As this semester has rolled by and students are busy with big projects, tests, and essays, a certain sense of stress and worry has fallen upon me. Yes, I am finding piles upon piles of work filling my assignment notebook and end of the year ceremonies, meetings, and seminars to attend. However, I am most concerned with my own students in the “Writer’s Seminar”, an introductory course to the basics and fundamental of college writing.
I am obligated to meet with the students every week as they build upon the four projects that make up the entirety of their end of the year portfolio. The projects vary from creative writing to videos to summaries to history papers. Many students have not reacted positively to some of these assignments, which has made it hard for me to explain the benefit of the coursework and relate how a Writing Colleague, through the use of facilitative questioning, can reinforce the conceptual ideas in class that are supposed to be reflected in the diverse set of projects. This may have been the down fall from the beginning of the semester.
For this reason, much like Bonnie, I go over the same assignments with students about three to four times, hoping they continue to be prepared with new progress and insight into their writing assignments. But, as most portfolio-based classes go, some of the students-mostly freshman aside from the one sophomore- have come to me with fewer and fewer questions. For example: Student one approaches the table. Student one sits down. Student one whips out his or her paper. Student one slaps it on the table in front of me. Student one asks, “What should I work on?”
This situation, in exaggeration, is the reoccurring reality I have encountered. I feel I have put in a lot of effort, sending out emails on writing tips every other week, weekly reminders of meetings, and setting up office hours so students can come and meet with me if they need further help brainstorming, outlining, forming a thesis, or other such elements of the basic essay. I have been flexible and I have been pushy; I allow them to reschedule in hopes they will meet me and give them suggestions and using facilitative questioning when necessary to push the student, even though I was told I should merely be directing them to such guides as “The Every Day Writer” and pushing the initiative on them.

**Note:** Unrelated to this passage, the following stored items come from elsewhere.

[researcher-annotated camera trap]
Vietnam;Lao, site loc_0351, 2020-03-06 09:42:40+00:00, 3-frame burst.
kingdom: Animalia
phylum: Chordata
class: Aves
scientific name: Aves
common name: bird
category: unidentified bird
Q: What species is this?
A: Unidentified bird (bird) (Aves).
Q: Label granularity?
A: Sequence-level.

I feel my own experience taking the same class my freshman year has been insightful and has given me a much easier time helping them, and I do feel like to some extent I am reaching some of these students through which they have thanked me and taken away with them certain ideas and strategies to write better, to formulate a thesis, and applying their understanding to such aspects of writing like unity, coherency, transition, fluidity, and summarization.
However, there are a number of students who don’t show up for many meetings or are careless in preparation. They tell me they wish they didn’t meet with me every week and that they are confident in their writing abilities. They even shrug me off or don’t care to meet with me. This hurts, as I feel like I have failed. I struggle with leaving behind the personal connections with students and realizing that I cannot reach out and help students with their writing if they do not want to work with me on their writing. I am worried that I am not reaching some of the students or am not being helpful because they give me little in return.
When I brought this up with the professor, he reassured that he thought I had done an excellent job and patted me on the back, explaining his acknowledgement of the involvement I have endured in the placement. However the professor told me again, like he did in the beginning of the semester, “You can bring a horse to water, but you can’t make it drink.” I took this into consideration, recognizing the sad fact that I can’t do anything more than sit down in the café and be willing, engaging, and helpful. I just want that reinforcement that I am making a difference, I am making progress. However, it doesn’t feel that way as of late.
I just hope that they are aware of the opportunity to pursuer their writing with me and understand their identity as a writer; their own strengths and weaknesses and the basic formality of college writing from this class and the weekly meetings with me. Hopefully they do not think it was a waste of time, considering how much we meet.
I just hope they are getting it.
Does anyone else feel this way? If so, have you talked to the professor or gotten feedback from students? Has anyone found any alternate strategies to reaching out to students who may not enjoy nor care to engage in the meetings?